Quote from rubibond007:
I have a Question.
the OTC market is too big (the biggest in the world), Do they really need to deal with the US when they can do their OTC Busisness in london or dubai or hong kong without a problem?...
thanks in advance.
You hit the nail on the head. If the US tries to increase regulation, the liquidity will simply shift to London, Singapore, Calgary, etc. There is plenty of liquidity in look-a-likes (essentially identical to NYMEX contracts except they're bilateral and cash settled) in the OTC market, enough that most of the major players in energy (the ones that are supposedly manipulating the energy markets) don't need to trade NYMEX contracts.
Not to mention, much of the activity in energy trading is in contracts that aren't listed on NYMEX or ICE i.e. basis swaps, structured products, exotic options, etc...95% of my book consists of refined product swaps and options that reference Platts, Argus and OPIS and aren't available on NYMEX or ICE, although many of them can be cleared via Clearport.
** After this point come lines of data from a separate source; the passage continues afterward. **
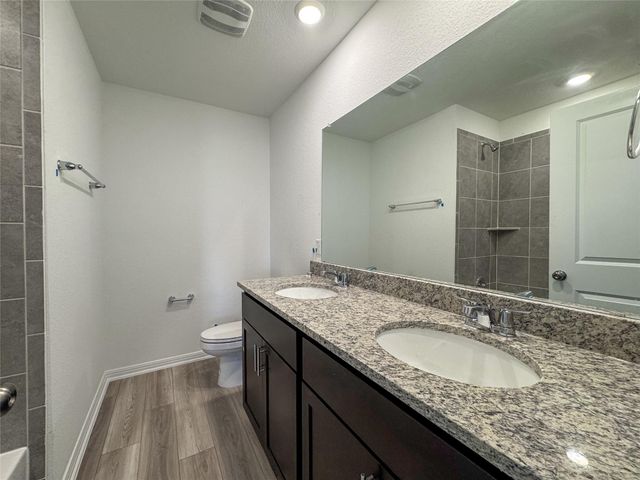 142 Jake Pine DR, Buda, TX 78610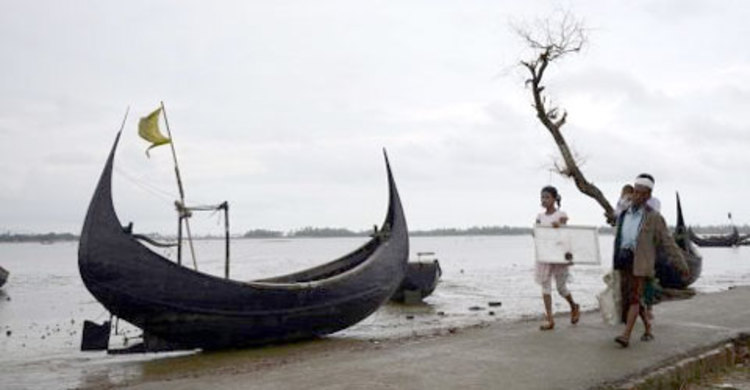 ভেসে অাসা আরও ৩ রোহিঙ্গার মরদেহ দাফন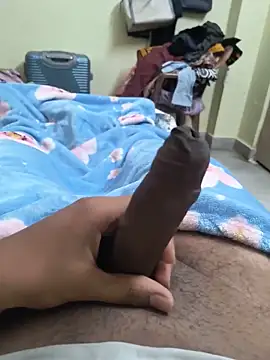 Živá kamerová sex show brownhydboi_afterdark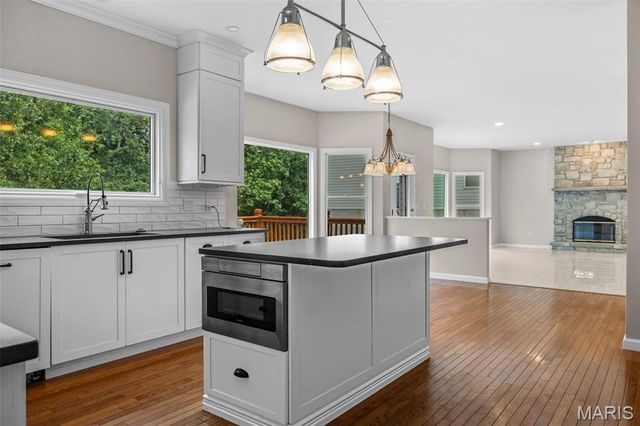 4185 Stonecroft Drive, St Charles, MO 63304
Having said that, most in Washington, as well as the various trade and consumer groups, that are advocating increased regulation, are too ignorant to realize that the energy markets (save natural gas, to an extent) are global markets and that it would be pretty easy for the major banks, funds and energy companies to simply shift their trading to offices and entities that aren't subject to US regulations which, in turn, could reduce transparency and liquidity in the US and could, arguably, lead to the potential for more "manipulation" than exists in the current environment.
Unfortunately (or fortunately for some of us, I suppose) they're using Amaranth as their primary case study so they aren't looking at the big picture, rather their efforts are focused on nat gas look-a-likes traded on ICE.
If these groups had any idea how many trades are done via IM or over the phone they'd quickly realize that they're fighting an uphill battle.